Facebook, Whatsapp und X: Die gefährliche Allmacht von Social Media in Lateinamerika
Soziale Medien sind in Lateinamerika im Alltag praktisch unverzichtbar. Viele betrachten sie deshalb unbeschwert – trotz Desinformation.
Der Grund für die Macht von Facebook, Whatsapp, X & Co. in Lateinamerika heißt: Zero-Rating. Vor etwa zehn Jahren begannen Telefonanbieter, in ihre Tarife für internetfähige Telefone ein paar Apps zu packen, welche die Nutzer:innen kein Datenvolumen kosten. Ein gutes Lockmittel, um User*innen zu bekommen, besonders, wenn das Internet ansonsten zu teuer für sie wäre. Whatsapp und Facebook sind heute also Standard. Manchmal noch Twitter und Instagram. Die Folge: Ein allgegenwärtiger Raum, an dem weder Politiker:innen noch Zivilgesellschaft oder der kleine Gemüseladeninhaber vorbeikommen – und der wohl bald massiv von Hetze, Propaganda und Lügen geflutet wird.
„Für viele Menschen in Lateinamerika ist Facebook das Internet. Denn es ist das Einzige, wozu sie Zugang haben, ohne mehr zu bezahlen“, sagt Pilar Saénz. Sie ist Projektkoordinatorin für Bürgerbeteiligung bei der kolumbianischen Stiftung Karisma. Diese setzt sich dafür ein, dass digitale Technologien die Menschenrechte und soziale Gerechtigkeit voranbringen – und hat ganz Lateinamerika im Blick.
In Lateinamerika laden die meisten Menschen ihr Guthaben auf, wie sie gerade können. Im Internet zu surfen, geht aufs Datenvolumen. Informationen kommen also über die kostenfreien sozialen Netzwerke. „Wenn sie eine Information anderswo überprüfen wollen, kostet das – also machen das viele Leute nicht. Dasselbe gilt für Whatsapp.“
Whatsapp ist in Lateinamerika einer der wichtigsten Orte für Kommunikation, funktioniert wie ein soziales Netzwerk. Gruppen mit Hunderten und Tausenden Mitgliedern sind ebenso Marktplatz wie Nachrichtenquelle. Menschen, die nicht lesen und schreiben können, nehmen Sprachnachrichten auf. „Diese sozialen Netzwerke verlassen zu können, ist ein Privileg“, sagt Pilar Sáenz. Eines, das Arme und Nichtstädter:innen nicht haben.
„Keine so kritische Sicht auf Technologie“
Jenseits der Städte ist die Netzabdeckung für Telefon und Internet oft so schlecht, dass weder Anrufe durchkommen noch Internetseiten laden. Was aber meist funktioniert: Facebook und Whatsapp. Denn Meta hat eigene Rechenzentren in Lateinamerika, die den Datenverkehr bei Meta-Produkten unterstützen. Elon Musks Starlink ist in manchen Regionen der einzige Internetanbieter. Aus all diesen Gründen sind Facebook, Whatsapp und Instagram fest in der Gesellschaft verankert, nicht nur bei Kleinstunternehmer:innen und Riesenketten, sondern auch bei Behörden und staatlichen Stellen.

== AUFGABEN ==
1 – Erklären Sie anhand des Auszugs in ein bis drei Sätzen, warum Facebook und Whatsapp jenseits der Städte meist noch funktionieren, obwohl dort oft weder Anrufe durchkommen noch Internetseiten laden.
2 – Schreiben Sie aus dem Auszug die Stelle wortgetreu ab, die mit „Facebook, Whatsapp und X: Die“ beginnt und mit „Lügen geflutet wird.“ endet.

[Einträge aus einer Datensammlung]
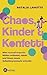 Chaos, Kinder und Konfetti: Was neurodivergente Mütter entlastet, stärkt und ihnen neues Selbstbewusstsein schenkt - ADHS, Autismus & AuDHS (German Edition)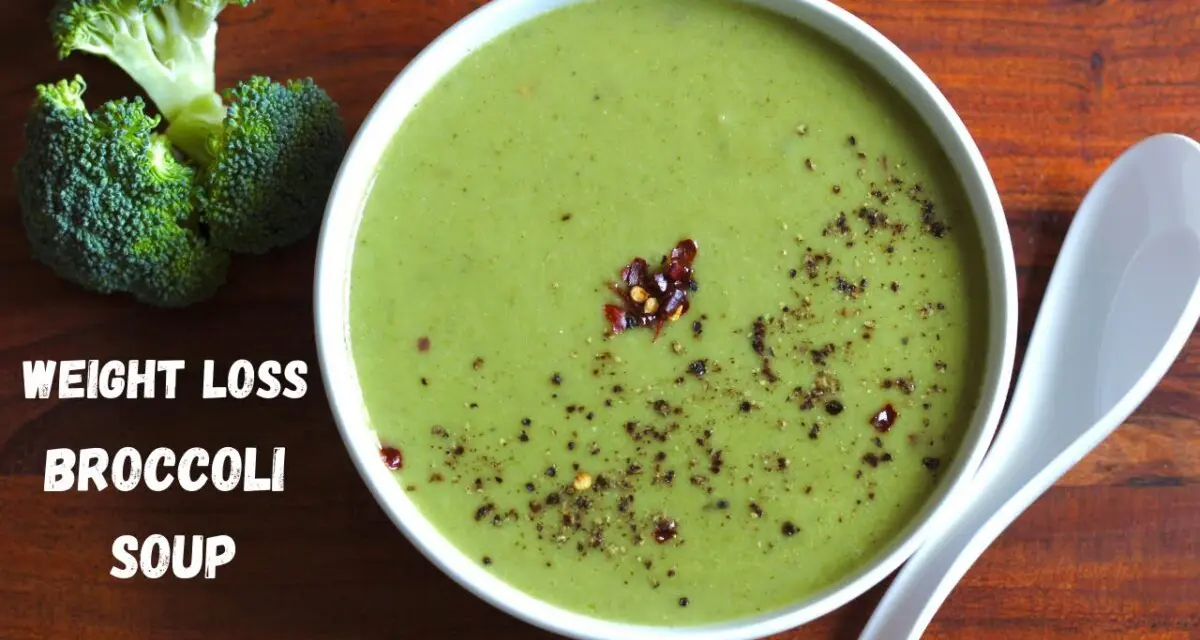 Broccoli Soup For Weight Loss | Quick And Healthy Broccoli Soup | Bowl To Soul
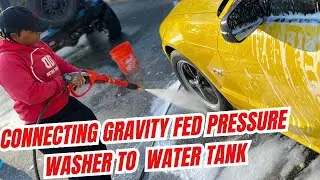 How to connect gravity fed pressure washer to water tank! Mobile Detailing!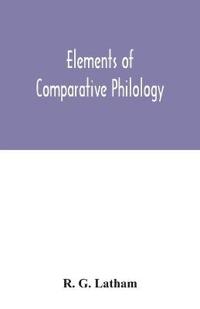 Elements of comparative philology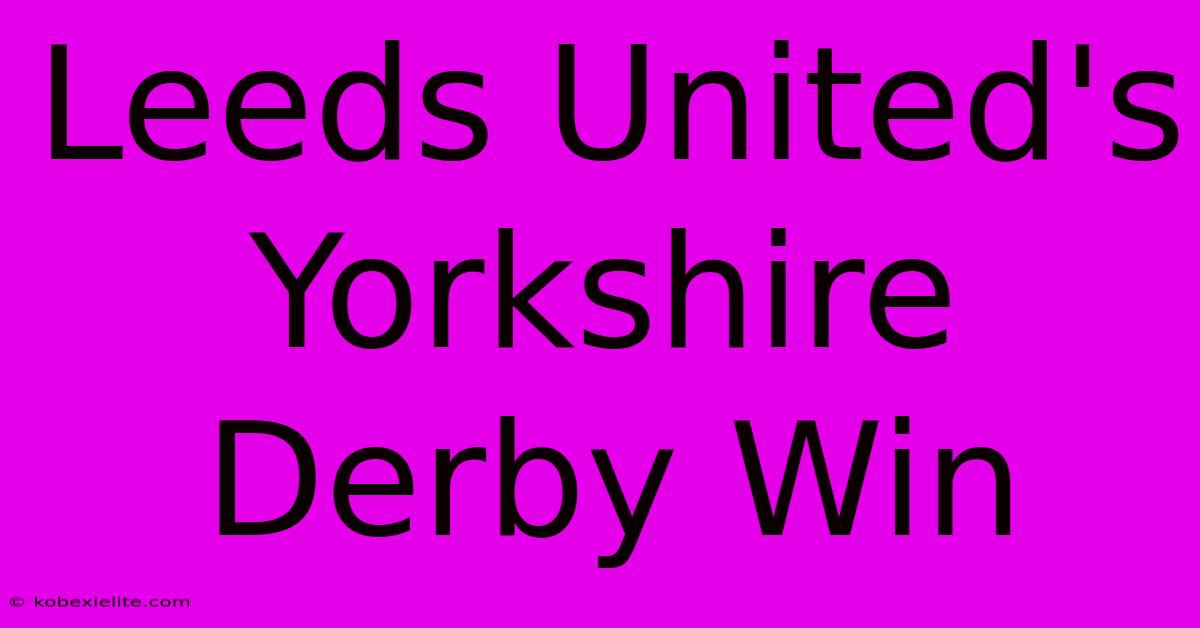 Leeds United's Yorkshire Derby Win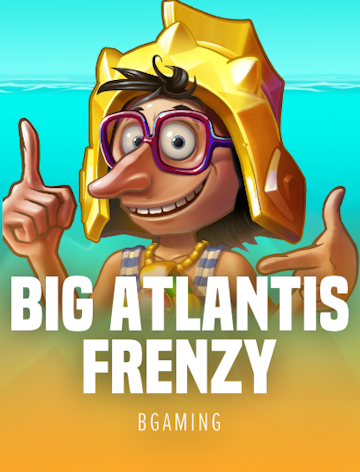 Big Atlantis Frenzy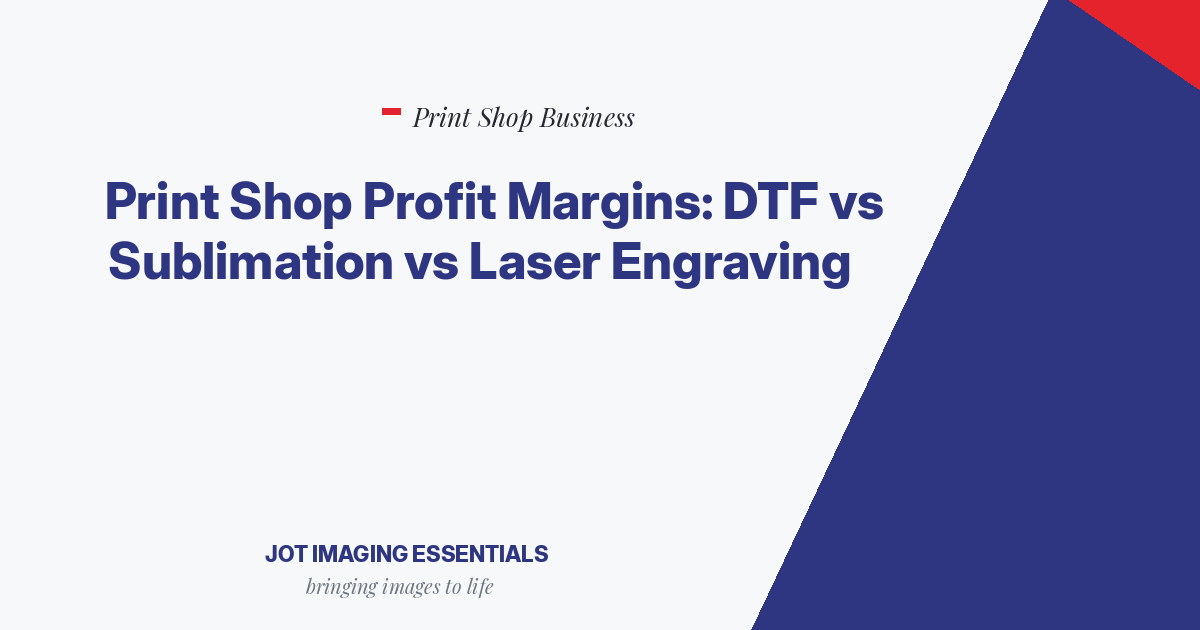 Print Shop Profit Margins: DTF vs Sublimation vs Laser Engraving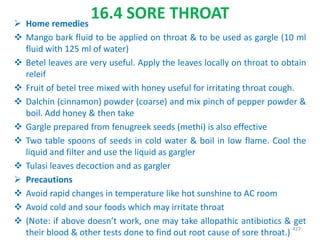 16.4 SORE THROAT Home remedies
 Mango bark fluid to be applied on throat & to be used as gargle (10 ml
fluid with 125 ml of water)
 Betel leaves are very useful. Apply the leaves locally on throat to obtain
releif
 Fruit of betel tree mixed with honey useful for irritating throat cough.
 Dalchin (cinnamon) powder (coarse) and mix pinch of pepper powder &
boil. Add honey & then take
 Gargle prepared from fenugreek seeds (methi) is also effective
 Two table spoons of seeds in cold water & boil in low flame. Cool the
liquid and filter and use the liquid as gargler
 Tulasi leaves decoction and as gargler
 Precautions
 Avoid rapid changes in temperature like hot sunshine to AC room
 Avoid cold and sour foods which may irritate throat
 (Note: if above doesn’t work, one may take allopathic antibiotics & get
their blood & other tests done to find out root cause of sore throat.) 417
 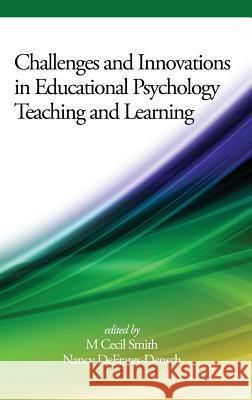 Challenges and Innovations in Educational Psychology Teaching and Learning(HC) Smith, M. Cecil 9781681233970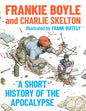 A Short History of the Apocalypse by Frankie Boyle and Charlie Skelton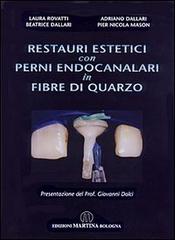 Restauri estetici con perni endocanalari in fibre di quarzo di Laura Rovatti, Adriano Dallari, P. Nicola Mason edito da Martina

== DIE LÖSUNGEN ==
1 – Meta hat eigene Rechenzentren in Lateinamerika, die den Datenverkehr bei Meta-Produkten unterstützen. Deshalb funktionieren Facebook und Whatsapp meist auch dort, wo die Netzabdeckung für Telefon und Internet sonst zu schlecht ist.

2 –
Facebook, Whatsapp und X: Die gefährliche Allmacht von Social Media in Lateinamerika
Soziale Medien sind in Lateinamerika im Alltag praktisch unverzichtbar. Viele betrachten sie deshalb unbeschwert – trotz Desinformation.
Der Grund für die Macht von Facebook, Whatsapp, X & Co. in Lateinamerika heißt: Zero-Rating. Vor etwa zehn Jahren begannen Telefonanbieter, in ihre Tarife für internetfähige Telefone ein paar Apps zu packen, welche die Nutzer:innen kein Datenvolumen kosten. Ein gutes Lockmittel, um User*innen zu bekommen, besonders, wenn das Internet ansonsten zu teuer für sie wäre. Whatsapp und Facebook sind heute also Standard. Manchmal noch Twitter und Instagram. Die Folge: Ein allgegenwärtiger Raum, an dem weder Politiker:innen noch Zivilgesellschaft oder der kleine Gemüseladeninhaber vorbeikommen – und der wohl bald massiv von Hetze, Propaganda und Lügen geflutet wird.